Background: Patients with apical hypertrophic cardiomyopathy (ApHCM) have particularities that distinguish it from the most common hypertrophic cardiomyopathy phenotype, regarding both the clinical profiles and genetics. The relationship between myocardial fibrosis and ventricular arrhythmias in these patients is unclear. Our aim was to evaluate, in asymptomatic or mildly symptomatic western patients with ApHCM, whether there is a relationship of late gadolinium enhancement (LGE) CMR, proposed as a surrogate marker of discrete myocardial scarring, with ventricular tachycardia episodes and with major adverse cardiac events (MACE).Methods: We included prospectively a population of 48 Caucasian patients with ApHCM, consecutively enrolled.

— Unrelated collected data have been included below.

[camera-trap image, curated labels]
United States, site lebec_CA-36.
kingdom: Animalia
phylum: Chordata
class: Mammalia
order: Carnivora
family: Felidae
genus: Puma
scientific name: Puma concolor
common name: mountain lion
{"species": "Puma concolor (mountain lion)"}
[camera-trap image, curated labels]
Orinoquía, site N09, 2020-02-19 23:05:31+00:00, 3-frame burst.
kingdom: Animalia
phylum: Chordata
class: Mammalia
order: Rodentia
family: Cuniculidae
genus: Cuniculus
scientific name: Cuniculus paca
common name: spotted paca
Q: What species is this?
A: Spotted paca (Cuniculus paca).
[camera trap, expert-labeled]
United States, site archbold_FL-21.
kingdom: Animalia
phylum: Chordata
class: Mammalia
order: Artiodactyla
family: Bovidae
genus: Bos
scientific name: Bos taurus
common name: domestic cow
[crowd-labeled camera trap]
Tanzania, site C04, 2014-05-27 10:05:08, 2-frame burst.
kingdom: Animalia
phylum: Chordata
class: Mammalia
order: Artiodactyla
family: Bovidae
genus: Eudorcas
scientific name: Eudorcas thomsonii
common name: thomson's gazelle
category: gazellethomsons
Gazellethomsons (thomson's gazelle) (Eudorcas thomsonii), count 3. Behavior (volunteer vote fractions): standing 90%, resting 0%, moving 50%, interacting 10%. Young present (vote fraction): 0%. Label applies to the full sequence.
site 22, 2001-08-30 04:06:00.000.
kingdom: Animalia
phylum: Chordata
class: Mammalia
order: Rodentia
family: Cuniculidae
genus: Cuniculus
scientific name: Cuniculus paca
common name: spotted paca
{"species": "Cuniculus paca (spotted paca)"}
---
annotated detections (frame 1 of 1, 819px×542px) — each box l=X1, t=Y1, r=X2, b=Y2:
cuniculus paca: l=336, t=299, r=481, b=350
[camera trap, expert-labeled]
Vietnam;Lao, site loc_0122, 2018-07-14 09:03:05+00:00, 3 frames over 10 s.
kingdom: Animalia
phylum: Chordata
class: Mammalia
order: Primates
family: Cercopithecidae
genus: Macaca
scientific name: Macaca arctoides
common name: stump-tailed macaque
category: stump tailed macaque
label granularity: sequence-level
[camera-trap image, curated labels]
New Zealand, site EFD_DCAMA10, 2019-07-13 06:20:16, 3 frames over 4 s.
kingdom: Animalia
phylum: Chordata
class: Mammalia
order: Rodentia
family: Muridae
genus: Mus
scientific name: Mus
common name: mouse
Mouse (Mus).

Patients underwent baseline clinical evaluation, 24-hour Holter and CMR study at 3.0-T. CMR assessment included: SSFP cine imaging for LV volumes, ejection fraction and mass and left atrial volume; LGE was obtained 10-15 mn after 0.2 mmol/kg of gadolinium chelate (gadobutrol) and LGE mass and LGE% (total LGE mass/LV mass ratio) were quantified. Patients were followed yearly for major adverse cardiac events (MACE).Results: Ten patients (20.8%) had episodes of non-sustained ventricular tachycardia (NSVT) in the Holter monitoring and 31 (64,6%) had LGE in CMR. During follow-up (29 ± 9 months), eight (16.7%) patients with MACE were identified. We found an association of NSVT with LV end-diastolic volume (OR:1.059;95% CI:1.019-1.100), end-diastolic volume index (OR:1.085;95% CI:1.002-1.174), left atrium volume (OR:1.079;95% CI:1.017-1.142), LGE mass (OR:1.763;95% CI:1.215-2.558) and LGE extent (LGE%) (OR:2.404;95% CI:1.310-4.414). A cut-off value of 6.5% allowed LGE% alone to predict NSVT presence with a sensitivity of 80%, a specificity of 91.6%, and a AUC of 87.1% (95% CI:76.6%-97.6%) on ROC analysis. After adjustment to EDVI, for each additional unit of LGE%, the risk of NSVT increased by 4-fold. Patients with MACE had larger LGE% than the ones without MACE (p = 0.03).Conclusion: In our study of a population of patients with ApHCM, the amount of late gadolinium-enhancement CMR was independently associated with NSVT and was associated with MACE.